We sketch a function that checks whether a causal effect is identifiable across scales given a graph encoding scale-specific mechanisms.

# Check cross-scale transportability: can we express P(Y_M | do(A_M)) from micro data?
# Simplified: check if there exists a path from A to Y that doesn't go through scale-specific confounders

using Graphs

function has_causal_path(g, src, dst)
    # BFS for directed path from src to dst
    visited = falses(nv(g))
    queue = [src]
    visited[src] = true
    while !isempty(queue)
        v = popfirst!(queue)
        for w in outneighbors(g, v)
            w == dst && return true
            if !visited[w]
                visited[w] = true
                push!(queue, w)
            end
        end
    end
    false
end

# Example: macro graph A → M → Y, with S (scale) → Y (observation differs by scale)
g = SimpleDiGraph(4)  # A=1, M=2, Y=3, S=4
add_edge!(g, 1, 2)
add_edge!(g, 2, 3)
add_edge!(g, 4, 3)  # S affects Y mechanism

# Transportability: need to block S when estimating A→Y
# If S is observed, we can adjust; otherwise not transportable
println("A→Y path exists: ", has_causal_path(g, 1, 3))
println("S→Y edge (scale affects outcome): present - adjustment for S required for transportability")
A→Y path exists: true
S→Y edge (scale affects outcome): present - adjustment for S required for transportability

20.7 Connection to Structural, Dynamical, and Observable Layers

Multi-scale modelling touches all three layers at each scale:

20.7.1 Structural Layer

Multi-scale DAGs with cross-scale edges encode which macro variables influence which micro variables (top-down) and how micro variables aggregate to influence macro variables (bottom-up).
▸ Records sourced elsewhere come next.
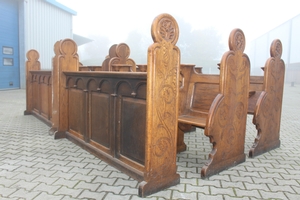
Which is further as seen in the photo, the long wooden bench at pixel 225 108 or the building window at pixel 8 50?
the building window at pixel 8 50

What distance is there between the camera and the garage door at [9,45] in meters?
14.0

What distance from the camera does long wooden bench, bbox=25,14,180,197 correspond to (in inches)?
104

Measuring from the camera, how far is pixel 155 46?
257cm

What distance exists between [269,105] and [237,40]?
1.30 metres

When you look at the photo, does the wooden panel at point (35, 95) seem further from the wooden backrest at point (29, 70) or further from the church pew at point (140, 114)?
the church pew at point (140, 114)

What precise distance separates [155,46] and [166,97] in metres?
0.50

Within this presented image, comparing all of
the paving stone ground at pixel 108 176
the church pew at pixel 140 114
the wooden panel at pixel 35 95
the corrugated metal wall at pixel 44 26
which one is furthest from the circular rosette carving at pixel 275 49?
the corrugated metal wall at pixel 44 26

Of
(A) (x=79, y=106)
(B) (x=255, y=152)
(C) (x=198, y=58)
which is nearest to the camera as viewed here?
(B) (x=255, y=152)

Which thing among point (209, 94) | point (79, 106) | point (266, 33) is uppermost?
point (266, 33)

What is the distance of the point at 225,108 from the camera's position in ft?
10.8

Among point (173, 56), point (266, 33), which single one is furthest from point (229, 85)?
point (266, 33)

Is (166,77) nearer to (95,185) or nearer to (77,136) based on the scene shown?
(95,185)

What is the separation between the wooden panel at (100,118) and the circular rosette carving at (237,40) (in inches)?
62.0

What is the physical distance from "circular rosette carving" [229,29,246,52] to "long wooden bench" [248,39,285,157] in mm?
731
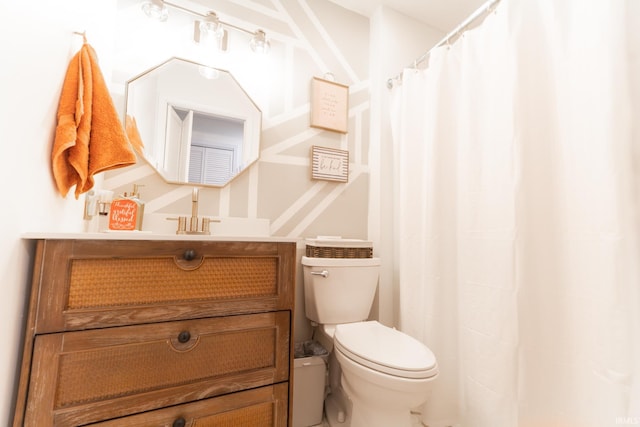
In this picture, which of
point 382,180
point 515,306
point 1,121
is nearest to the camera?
point 1,121

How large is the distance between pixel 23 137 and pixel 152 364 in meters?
0.60

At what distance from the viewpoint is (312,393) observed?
129 cm

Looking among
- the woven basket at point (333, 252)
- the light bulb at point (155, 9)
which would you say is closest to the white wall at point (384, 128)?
the woven basket at point (333, 252)

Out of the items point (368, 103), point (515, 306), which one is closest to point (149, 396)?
point (515, 306)

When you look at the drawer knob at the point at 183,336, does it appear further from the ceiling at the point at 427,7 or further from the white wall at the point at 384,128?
the ceiling at the point at 427,7

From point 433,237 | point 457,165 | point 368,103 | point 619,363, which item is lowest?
point 619,363

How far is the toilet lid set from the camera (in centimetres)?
92

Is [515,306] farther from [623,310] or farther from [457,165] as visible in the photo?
[457,165]

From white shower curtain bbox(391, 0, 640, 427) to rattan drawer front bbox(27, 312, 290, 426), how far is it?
782mm

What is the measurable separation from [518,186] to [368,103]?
3.78ft

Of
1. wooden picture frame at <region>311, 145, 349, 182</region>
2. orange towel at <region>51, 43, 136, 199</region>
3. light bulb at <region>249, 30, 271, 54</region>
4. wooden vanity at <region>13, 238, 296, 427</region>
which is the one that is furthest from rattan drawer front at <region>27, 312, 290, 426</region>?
light bulb at <region>249, 30, 271, 54</region>

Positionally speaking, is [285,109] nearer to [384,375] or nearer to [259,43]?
[259,43]

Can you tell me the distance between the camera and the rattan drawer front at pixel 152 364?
0.61 m

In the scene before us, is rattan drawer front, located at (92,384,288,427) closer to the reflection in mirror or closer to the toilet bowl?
the toilet bowl
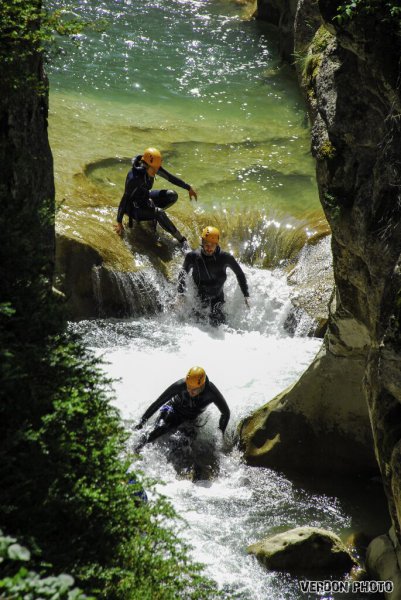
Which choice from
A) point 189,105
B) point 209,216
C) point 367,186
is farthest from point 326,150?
point 189,105

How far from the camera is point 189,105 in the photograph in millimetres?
18672

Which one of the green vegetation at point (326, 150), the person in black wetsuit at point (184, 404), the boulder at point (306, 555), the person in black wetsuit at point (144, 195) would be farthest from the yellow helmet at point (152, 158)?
the boulder at point (306, 555)

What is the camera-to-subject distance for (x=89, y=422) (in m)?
5.09

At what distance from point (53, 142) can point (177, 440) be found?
750 centimetres

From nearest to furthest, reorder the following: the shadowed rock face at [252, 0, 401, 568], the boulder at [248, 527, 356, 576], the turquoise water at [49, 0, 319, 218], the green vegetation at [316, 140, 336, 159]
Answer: the shadowed rock face at [252, 0, 401, 568]
the green vegetation at [316, 140, 336, 159]
the boulder at [248, 527, 356, 576]
the turquoise water at [49, 0, 319, 218]

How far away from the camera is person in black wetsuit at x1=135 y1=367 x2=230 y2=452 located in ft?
31.5

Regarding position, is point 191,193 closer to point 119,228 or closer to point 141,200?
point 141,200

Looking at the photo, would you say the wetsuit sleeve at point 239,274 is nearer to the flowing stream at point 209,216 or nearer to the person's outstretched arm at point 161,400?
the flowing stream at point 209,216

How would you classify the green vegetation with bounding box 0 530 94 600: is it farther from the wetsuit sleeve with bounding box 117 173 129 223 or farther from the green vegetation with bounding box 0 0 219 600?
the wetsuit sleeve with bounding box 117 173 129 223

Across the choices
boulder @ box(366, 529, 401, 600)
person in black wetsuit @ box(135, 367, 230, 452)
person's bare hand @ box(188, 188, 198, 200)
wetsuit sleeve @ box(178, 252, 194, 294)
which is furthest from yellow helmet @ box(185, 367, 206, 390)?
person's bare hand @ box(188, 188, 198, 200)

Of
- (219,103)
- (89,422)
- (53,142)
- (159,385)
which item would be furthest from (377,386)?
(219,103)

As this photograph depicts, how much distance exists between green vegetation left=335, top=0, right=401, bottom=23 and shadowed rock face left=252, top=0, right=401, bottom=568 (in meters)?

Coarse-graining corresponds to moving from a finer structural description to a coarser one, while preserving causal semantics when the coarse-graining map commutes with intervention.

20.7.2 Dynamical Layer

Hierarchical SSMs provide the dynamical counterpart: scale-specific transition functions \(f^{(M)}\) and \(f^{(m)}\) with cross-scale coupling. The macro dynamics \(f^{(M)}\) depend on an aggregation of micro states; the micro dynamics \(f^{(m)}\) depend on the macro state. Timescale separation (slow/fast) reflects different rates of change at different scales.

20.7.3 Observable Layer

Measurements at different scales correspond to different observation functions \(h\). Cell-level assays observe \(Y^{(m)}\); organism-level outcomes observe \(Y^{(M)}\). The observation model \(Y_t = h(X^{(M)}_t, X^{(m)}_t) + v_t\) may mix both scales when measurements aggregate (e.g., tissue biopsy averaging over cells).

Multi-scale modelling then adds a further question: when we coarse-grain or transport causal claims, how do these layers align across scales?